REQUIREMENT A -
Answer these questions from the Thailand investment text:
(i) How large a fund would the drafted law allow to be created?
(ii) What GDP figure does the Finance Ministry believe 2016 will reach?
(iii) By how many basis points did the US Federal Reserve raise interest rates in mid-December?
REQUIREMENT B -
Revise the Thailand investment text, starting with "In November last" and going on through "percent for specialists.", replacing "seed money" with "start-up capital".

[Opening TEXT SECTION section]

The government has recently taken serious steps to attract foreign businesses engaged in 10 industries it views as being the best economic drivers of the future. A new law has been drafted which would allow for the creation of a 10 billion baht fund which would be used to provide extra privileges for the targeted industries.

The reason for the desire to establish such a fund comes on the back of a Finance Ministry report which suggested GDP growth in Thailand could reach between five and six percent if the country seriously promoted investment in 10 industries which are deemed the future of economic growth.

The industries which are to be encouraged to set up bases in Thailand are affluent, medical and wellness tourism; food; aviation and logistics; biofuels and biochemical; agriculture and biotechnology; next-generation cars; smart electronics; robotics for industry; digital and medical.

In November last year, the Cabinet approved, in principle, the Finance Ministry proposal to set up a specific fund to promote these industries. The fund would spend between five and six billion baht annually, with every one baht spent on investment expected to add economic value of 1.5 baht.

The incentives provided by the fund would vary from industry to industry and depend on negotiations with various investors. Incentives could include offering operators seed money as well as, if necessary, cheap loans. They could be given a longer period for income tax exemption than that presently offered by the Board of Investment (BoI). There is also a suggestion of offering cuts in personal income tax to zero, or as low as 15 percent for specialists.

In separate news, the Finance Ministry is firmly of the belief that GDP in 2016 will reach 3.8 percent, a definite improvement on the 2.8 percent witnessed in 2015.

The Bank of Thailand, reacting to the news that the European Central Bank (ECB) was showing a clear divergence with the United States in terms of monetary policy, has stated that investors and operators engaged in international trade pay very close attention to the risks associated with foreign exchange when making their plans and prognostications for 2016.

In late 2015 the ECB cut its deposit rate by 0.1 percent to be minus 0.3 percent while extending its asset purchase scheme for an extra six months. Global financial markets reacted less than favourably to the ECB move.

Yet, in mid-December the US Federal Reserve raised interest rates by 25 basis points, or a quarter of one percent, for the first time in seven years. Global markets generally reacted favourably to the news.

[Closing TEXT SECTION section]
[Opening SUPPLIED ENTRIES section]

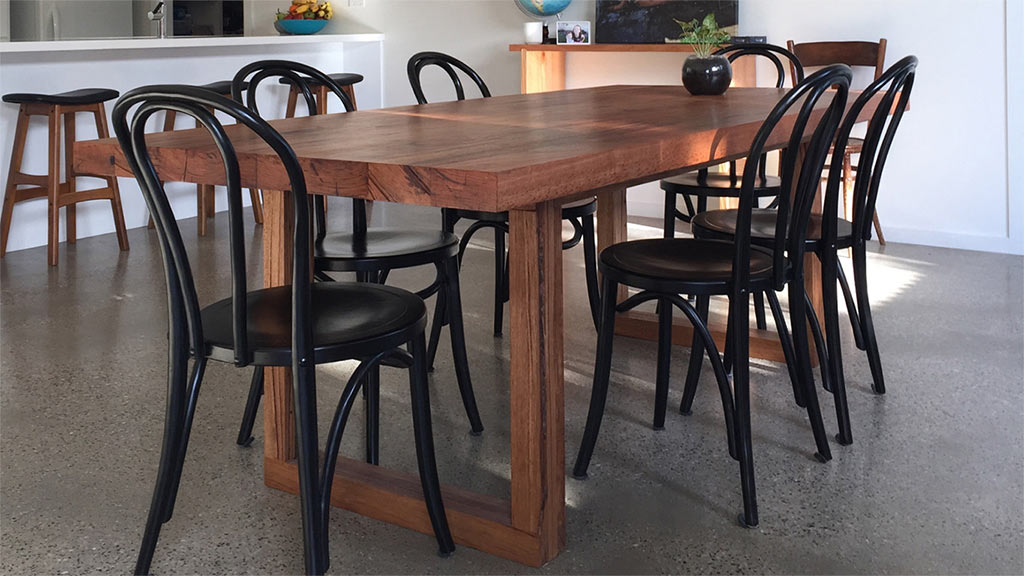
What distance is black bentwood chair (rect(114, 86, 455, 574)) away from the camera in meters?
1.59

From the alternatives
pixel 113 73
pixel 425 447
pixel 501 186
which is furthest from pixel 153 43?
pixel 501 186

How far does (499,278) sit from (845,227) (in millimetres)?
1054

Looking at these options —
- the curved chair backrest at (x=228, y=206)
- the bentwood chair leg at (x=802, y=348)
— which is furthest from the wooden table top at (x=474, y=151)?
the bentwood chair leg at (x=802, y=348)

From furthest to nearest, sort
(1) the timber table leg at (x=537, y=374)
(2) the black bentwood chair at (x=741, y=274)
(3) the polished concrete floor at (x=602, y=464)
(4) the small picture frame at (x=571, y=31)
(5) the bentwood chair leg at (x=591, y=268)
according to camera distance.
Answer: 1. (4) the small picture frame at (x=571, y=31)
2. (5) the bentwood chair leg at (x=591, y=268)
3. (2) the black bentwood chair at (x=741, y=274)
4. (3) the polished concrete floor at (x=602, y=464)
5. (1) the timber table leg at (x=537, y=374)

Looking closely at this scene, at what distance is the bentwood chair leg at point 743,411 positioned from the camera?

[Closing SUPPLIED ENTRIES section]

ANSWER SPACE A -
(i) 10 billion baht
(ii) 3.8 percent
(iii) 25 basis points

ANSWER SPACE B -
In November last year, the Cabinet approved, in principle, the Finance Ministry proposal to set up a specific fund to promote these industries. The fund would spend between five and six billion baht annually, with every one baht spent on investment expected to add economic value of 1.5 baht.

The incentives provided by the fund would vary from industry to industry and depend on negotiations with various investors. Incentives could include offering operators start-up capital as well as, if necessary, cheap loans. They could be given a longer period for income tax exemption than that presently offered by the Board of Investment (BoI). There is also a suggestion of offering cuts in personal income tax to zero, or as low as 15 percent for specialists.